Lors de cette opération, une habitante a été rouée de coups, témoigne un représentant de cette petite ville, dont l'un a pu rendre visite à la jeune femme au poste de police. "Les jeunes n'ont pas d'avenir ici", se lamente ce vieil homme, dont le petit-fils de 18 ans est lui-même accro à l'héroïne.
Recevant l'AFP dans le bureau de son organisation ayant pignon sur rue à Myiktina, la capitale régionale de l'Etat Kachin, le président de Pat Jasan, Tu Raw, se dit en guerre contre ce qu'il décrit comme un complot "pour tuer la jeunesse kachin grâce à la drogue".
Il assure que ses milices "ne battent jamais personne à mort", mais justifie le recours à la violence comme un mal nécessaire. "Les gens se font des injections et meurent", martèle-t-il, assurant que les deux tiers de ses amis d'enfance sont morts de leur addiction à l'héroïne.Un non-sujet pour les législatives
Ce problème national, particulièrement dramatique dans le nord du pays, n'est cependant pas l'un des thèmes de campagne des candidats aux législatives du 8 novembre.

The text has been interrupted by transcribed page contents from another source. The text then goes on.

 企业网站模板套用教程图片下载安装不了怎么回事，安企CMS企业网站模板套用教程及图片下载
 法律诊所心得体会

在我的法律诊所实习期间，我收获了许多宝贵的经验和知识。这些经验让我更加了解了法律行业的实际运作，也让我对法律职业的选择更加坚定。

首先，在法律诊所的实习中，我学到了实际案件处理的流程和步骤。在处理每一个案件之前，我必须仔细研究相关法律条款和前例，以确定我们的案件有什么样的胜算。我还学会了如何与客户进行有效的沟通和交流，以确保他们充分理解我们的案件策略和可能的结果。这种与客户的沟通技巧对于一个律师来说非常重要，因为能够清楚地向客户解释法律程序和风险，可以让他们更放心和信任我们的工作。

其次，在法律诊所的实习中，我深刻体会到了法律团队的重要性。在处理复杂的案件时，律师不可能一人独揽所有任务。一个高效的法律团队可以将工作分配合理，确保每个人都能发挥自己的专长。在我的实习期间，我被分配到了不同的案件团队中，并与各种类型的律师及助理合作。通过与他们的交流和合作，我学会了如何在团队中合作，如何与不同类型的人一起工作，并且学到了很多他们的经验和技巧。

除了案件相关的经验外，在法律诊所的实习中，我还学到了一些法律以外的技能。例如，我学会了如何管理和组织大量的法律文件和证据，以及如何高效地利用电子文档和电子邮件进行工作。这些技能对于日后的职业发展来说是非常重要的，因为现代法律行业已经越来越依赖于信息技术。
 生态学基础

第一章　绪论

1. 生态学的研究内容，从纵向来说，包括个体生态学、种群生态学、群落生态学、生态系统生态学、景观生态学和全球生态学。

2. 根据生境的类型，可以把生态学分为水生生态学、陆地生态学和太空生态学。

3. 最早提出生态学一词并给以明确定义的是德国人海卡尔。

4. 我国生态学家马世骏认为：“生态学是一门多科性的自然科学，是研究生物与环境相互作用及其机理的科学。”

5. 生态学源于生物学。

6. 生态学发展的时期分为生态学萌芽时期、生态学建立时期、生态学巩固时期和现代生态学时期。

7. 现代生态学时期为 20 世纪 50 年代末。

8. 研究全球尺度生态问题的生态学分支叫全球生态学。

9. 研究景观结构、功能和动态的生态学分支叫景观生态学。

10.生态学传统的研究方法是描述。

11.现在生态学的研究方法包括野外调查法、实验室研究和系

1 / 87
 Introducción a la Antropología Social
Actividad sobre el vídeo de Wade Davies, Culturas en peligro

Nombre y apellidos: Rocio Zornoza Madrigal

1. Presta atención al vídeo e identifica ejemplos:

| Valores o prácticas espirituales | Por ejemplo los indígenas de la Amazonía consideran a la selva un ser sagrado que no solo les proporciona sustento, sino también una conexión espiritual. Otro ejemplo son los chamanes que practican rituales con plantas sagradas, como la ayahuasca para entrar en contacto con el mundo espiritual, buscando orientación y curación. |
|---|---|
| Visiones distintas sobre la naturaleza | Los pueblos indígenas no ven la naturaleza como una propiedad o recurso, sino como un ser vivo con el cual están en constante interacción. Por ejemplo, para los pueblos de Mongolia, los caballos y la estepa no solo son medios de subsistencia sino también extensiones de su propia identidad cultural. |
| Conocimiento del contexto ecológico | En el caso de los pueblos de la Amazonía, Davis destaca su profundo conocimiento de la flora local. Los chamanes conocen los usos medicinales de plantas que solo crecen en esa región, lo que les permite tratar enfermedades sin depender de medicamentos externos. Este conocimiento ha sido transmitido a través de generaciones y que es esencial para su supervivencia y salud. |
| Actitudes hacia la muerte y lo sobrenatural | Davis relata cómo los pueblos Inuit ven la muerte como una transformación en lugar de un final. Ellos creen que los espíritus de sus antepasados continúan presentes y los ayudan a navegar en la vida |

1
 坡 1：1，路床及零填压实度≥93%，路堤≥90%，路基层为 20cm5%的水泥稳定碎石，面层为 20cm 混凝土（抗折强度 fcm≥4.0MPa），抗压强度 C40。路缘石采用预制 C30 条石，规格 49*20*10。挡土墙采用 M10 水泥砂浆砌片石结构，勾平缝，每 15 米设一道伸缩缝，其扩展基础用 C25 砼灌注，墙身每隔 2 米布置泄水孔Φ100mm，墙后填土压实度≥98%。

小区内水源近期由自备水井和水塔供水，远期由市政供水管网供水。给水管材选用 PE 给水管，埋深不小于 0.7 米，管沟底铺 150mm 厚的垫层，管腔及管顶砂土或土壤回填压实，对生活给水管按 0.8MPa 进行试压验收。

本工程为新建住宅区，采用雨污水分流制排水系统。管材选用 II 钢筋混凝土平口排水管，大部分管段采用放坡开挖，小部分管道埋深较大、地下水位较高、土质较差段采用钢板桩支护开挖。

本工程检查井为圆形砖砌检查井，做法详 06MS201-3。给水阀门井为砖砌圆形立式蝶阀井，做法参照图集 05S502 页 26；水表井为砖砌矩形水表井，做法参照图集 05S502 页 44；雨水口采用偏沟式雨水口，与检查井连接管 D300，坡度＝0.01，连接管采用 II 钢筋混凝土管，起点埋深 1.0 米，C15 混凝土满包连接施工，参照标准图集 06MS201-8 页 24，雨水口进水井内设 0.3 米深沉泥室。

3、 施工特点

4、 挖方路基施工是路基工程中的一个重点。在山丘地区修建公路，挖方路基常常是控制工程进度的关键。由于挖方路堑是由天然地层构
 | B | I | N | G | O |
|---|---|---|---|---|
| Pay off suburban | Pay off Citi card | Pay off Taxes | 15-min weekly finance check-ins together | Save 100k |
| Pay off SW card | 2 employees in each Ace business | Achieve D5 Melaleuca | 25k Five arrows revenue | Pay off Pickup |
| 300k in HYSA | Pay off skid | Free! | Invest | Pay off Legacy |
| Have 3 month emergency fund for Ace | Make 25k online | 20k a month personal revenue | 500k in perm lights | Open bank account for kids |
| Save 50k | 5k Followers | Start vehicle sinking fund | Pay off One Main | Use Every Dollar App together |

L'opposante Aung San Suu Kyi, qui s'est récemment rendue en Etat Kachin, a mis l'accent sur d'autres sujets, comme la question de l'autonomie administrative et politique des minorités ethniques, dont les groupes armés sont accusés d'être liés au trafic de drogue, tout comme les militaires.
L'organisation Pat Jasan bénéficie d'un certain soutien populaire en l'absence de prise en charge par les pouvoirs publics du fléau de la drogue, dans ce pays encore en pleine reconstruction seulement quatre ans après la fin du régime militaire.
Quand nous arrêtons des drogués explique Du Lum, un membre de Pat Jasan rencontré près de la ville de Hpakant, "nous leur demandons s'ils préfèrent être conduits au poste de police ou s'ils acceptent d'être punis par notre équipe".
"Tout le monde sait quelles sont nos règles. Nous détruisons la drogue et nous punissons les hommes de cinq coups de fouet", assure-t-il, alors que les vidéos de la propagande de l'organisation diffusées sur YouTube montrent ces miliciens détruisant les têtes de pavot (destinées à fabriquer l'opium puis l'héroïne) à coups de bâton.Trois doses d'héroïne par jour
Leurs méthodes musclées ne font cependant pas l'unanimité. D'autres groupes religieux, notamment catholiques, mènent des programmes de réhabilitation basés sur l'étude de la Bible eux aussi, mais sans violence physique.
Ici, l'héroïne, même la plus pure, ne coûte rien. En prendre est un geste assez banal, qui sert parfois d'antidouleur. En Etat Kachin, consommer de l'héroïne est par exemple tout à fait commun à une fête de mariage.
Les travailleurs physiques comme les mineurs de jade, autre activité lucrative de cette région riche en ressources naturelles, sont nombreux à se droguer.
"J'en prends avant d'aller au travail" à la mine, dans la région de Hpakant, explique Naw San, mineur de la région de Hpakant, qui s'injecte trois doses d'héroïne par jour.
Certaines ONG comme Asian Harm Reduction Network qui soutiennent des programmes de substitution à base de méthadone sont démunies face aux partisans de la méthode forte. Elles sont par ailleurs vues d'un mauvais par les habitants de ces régions au mode de vie très traditionnel.
Pourtant il y a bien urgence à traiter le problème de l'héroïne: un cinquième des 80.000 drogués par injection en Birmanie sont infectés par le VIH, un chiffre qui monte à 40% dans la région de Hpakant, selon les chiffres officiels.